Hunderte Hooligans und Neonazis zeigten sich sichtlich enttäuscht vom Verlauf des heutigen Tages. Die recht strikten behördlichen Auflagen, das Auftrittsverbot von „Kategorie C“ und weitere rechtliche Einschränkungen führten dazu, dass bereits zwei Stunden vor Ende der Demonstration etliche Dutzend Teilnehmer den Veranstaltungsort verlassen wollten. Auch die Versammlung sei über eine Stunde früher beendet worden.

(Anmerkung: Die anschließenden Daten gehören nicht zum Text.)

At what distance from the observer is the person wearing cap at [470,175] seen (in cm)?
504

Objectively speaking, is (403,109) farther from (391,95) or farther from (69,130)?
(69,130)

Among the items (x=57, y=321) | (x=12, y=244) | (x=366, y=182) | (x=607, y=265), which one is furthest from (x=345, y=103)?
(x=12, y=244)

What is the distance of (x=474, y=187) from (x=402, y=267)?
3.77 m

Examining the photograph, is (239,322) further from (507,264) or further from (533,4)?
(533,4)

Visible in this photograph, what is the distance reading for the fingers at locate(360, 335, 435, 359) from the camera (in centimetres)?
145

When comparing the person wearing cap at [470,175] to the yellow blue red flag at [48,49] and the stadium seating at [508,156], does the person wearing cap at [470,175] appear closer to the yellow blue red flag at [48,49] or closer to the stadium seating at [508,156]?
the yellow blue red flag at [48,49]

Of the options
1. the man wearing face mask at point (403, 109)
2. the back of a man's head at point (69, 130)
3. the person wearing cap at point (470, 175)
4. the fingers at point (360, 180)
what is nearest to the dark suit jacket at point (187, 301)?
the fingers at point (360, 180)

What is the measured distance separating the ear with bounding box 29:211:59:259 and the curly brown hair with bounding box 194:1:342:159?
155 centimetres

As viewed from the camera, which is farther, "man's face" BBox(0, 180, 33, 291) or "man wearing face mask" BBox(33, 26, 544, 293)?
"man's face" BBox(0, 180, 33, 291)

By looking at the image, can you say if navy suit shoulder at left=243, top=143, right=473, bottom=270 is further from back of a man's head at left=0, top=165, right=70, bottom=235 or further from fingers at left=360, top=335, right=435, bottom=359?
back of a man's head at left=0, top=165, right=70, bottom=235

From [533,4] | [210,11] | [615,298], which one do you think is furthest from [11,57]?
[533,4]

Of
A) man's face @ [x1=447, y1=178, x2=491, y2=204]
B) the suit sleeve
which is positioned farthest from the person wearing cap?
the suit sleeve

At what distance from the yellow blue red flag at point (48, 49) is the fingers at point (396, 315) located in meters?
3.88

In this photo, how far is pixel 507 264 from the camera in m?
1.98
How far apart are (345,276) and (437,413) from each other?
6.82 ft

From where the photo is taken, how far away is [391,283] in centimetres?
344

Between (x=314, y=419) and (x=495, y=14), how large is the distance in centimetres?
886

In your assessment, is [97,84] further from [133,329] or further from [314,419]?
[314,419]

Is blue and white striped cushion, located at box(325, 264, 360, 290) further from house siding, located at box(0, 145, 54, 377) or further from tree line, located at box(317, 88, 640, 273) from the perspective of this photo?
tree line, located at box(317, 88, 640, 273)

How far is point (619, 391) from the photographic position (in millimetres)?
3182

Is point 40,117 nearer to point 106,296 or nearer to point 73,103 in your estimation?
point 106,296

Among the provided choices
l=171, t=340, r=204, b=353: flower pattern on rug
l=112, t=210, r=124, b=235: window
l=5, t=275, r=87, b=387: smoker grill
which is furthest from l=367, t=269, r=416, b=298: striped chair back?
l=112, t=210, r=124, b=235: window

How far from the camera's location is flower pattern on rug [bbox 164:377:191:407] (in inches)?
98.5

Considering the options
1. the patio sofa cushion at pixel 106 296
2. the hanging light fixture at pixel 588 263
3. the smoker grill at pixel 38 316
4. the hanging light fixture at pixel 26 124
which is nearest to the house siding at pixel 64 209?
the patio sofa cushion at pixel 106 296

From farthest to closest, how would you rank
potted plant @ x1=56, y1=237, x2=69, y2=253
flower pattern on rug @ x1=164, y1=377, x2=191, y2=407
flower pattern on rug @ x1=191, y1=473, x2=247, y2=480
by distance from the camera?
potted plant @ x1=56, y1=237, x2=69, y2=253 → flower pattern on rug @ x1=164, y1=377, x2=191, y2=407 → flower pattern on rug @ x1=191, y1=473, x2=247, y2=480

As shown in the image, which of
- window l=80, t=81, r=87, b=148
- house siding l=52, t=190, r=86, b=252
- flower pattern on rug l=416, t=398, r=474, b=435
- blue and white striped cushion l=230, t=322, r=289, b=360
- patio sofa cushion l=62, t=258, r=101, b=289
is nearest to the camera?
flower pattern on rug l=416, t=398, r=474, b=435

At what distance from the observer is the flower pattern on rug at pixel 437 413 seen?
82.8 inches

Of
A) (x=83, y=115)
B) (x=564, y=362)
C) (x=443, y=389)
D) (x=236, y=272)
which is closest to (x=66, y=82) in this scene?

Die Attraktivität von Köln war am Samstag nicht gegeben. Die Teilnehmer mussten sich die Beine in den Bauch stehen, ein für das eher aktionsorientierte Publikum wenig zufriedenstellender Umstand. Sollten in den kommenden Wochen weitere Hogesa-Veranstaltungen angemeldet werden – wovon derzeit auszugehen ist – wird der Erfolg auch maßgeblich von der Bewegungsfreiheit und Dynamik der Events abhängig sein.